Try it » Quote everything in the Aiphanes argos entry from "Aiphanes argos is" down to "flexible and thin.", word for word.

Aiphanes argos
- Conservation status: Critically Endangered (IUCN 3.1)

Scientific classification
- Kingdom: Plantae
- Clade: Embryophytes
- Clade: Tracheophytes
- Clade: Angiosperms
- Clade: Monocots
- Clade: Commelinids
- Order: Arecales
- Family: Arecaceae
- Genus: Aiphanes
- Species: A. argos
- Binomial name: Aiphanes argos R.Bernal, Borchs. & Hoyos-Gómez

= Aiphanes argos =

- Genus: Aiphanes
- Species: argos
- Authority: R.Bernal, Borchs. & Hoyos-Gómez
- Conservation status: CR

Species of flowering plant

Aiphanes argos is a plant in the family Arecaceae, native to Colombia.

==Description==
Aiphanes argos grows as a small palm and is a rheophyte (a plant living in swift waters). The pinnae are very long and thin, an adaptation to its environment. Similarly, the stem is flexible and thin.

Provided records »
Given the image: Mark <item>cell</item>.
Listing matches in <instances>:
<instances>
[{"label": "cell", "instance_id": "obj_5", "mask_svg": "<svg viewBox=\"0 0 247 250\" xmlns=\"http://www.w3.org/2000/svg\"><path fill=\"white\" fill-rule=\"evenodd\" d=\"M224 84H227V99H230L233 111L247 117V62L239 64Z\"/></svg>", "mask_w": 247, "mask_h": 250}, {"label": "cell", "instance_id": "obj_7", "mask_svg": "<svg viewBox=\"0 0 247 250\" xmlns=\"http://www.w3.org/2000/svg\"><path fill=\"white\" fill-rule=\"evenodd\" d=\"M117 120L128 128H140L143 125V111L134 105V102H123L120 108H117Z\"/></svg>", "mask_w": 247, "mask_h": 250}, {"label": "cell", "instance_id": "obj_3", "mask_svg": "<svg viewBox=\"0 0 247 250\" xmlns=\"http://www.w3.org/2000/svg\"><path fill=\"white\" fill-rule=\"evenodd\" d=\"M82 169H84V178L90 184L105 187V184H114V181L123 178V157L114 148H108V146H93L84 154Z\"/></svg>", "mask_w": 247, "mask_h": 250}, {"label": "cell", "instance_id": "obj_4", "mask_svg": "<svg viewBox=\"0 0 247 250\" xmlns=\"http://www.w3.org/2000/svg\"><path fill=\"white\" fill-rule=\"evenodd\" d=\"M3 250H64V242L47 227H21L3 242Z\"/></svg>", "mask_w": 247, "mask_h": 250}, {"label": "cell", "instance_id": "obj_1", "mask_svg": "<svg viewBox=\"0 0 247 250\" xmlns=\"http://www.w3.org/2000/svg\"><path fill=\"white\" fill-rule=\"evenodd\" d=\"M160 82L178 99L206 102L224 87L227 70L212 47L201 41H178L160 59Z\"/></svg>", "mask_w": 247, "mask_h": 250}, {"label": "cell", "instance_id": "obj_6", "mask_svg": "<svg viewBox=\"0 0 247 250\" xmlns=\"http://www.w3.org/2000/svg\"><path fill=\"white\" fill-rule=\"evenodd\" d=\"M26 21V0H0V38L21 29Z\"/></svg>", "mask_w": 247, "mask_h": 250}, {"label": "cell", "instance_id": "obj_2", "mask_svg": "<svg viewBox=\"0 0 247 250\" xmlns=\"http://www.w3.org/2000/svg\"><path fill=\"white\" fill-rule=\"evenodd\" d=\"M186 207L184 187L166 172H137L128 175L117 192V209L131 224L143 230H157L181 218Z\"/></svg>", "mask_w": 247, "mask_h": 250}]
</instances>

Response »
Aiphanes argos is a plant in the family Arecaceae, native to Colombia.

==Description==
Aiphanes argos grows as a small palm and is a rheophyte (a plant living in swift waters). The pinnae are very long and thin, an adaptation to its environment. Similarly, the stem is flexible and thin.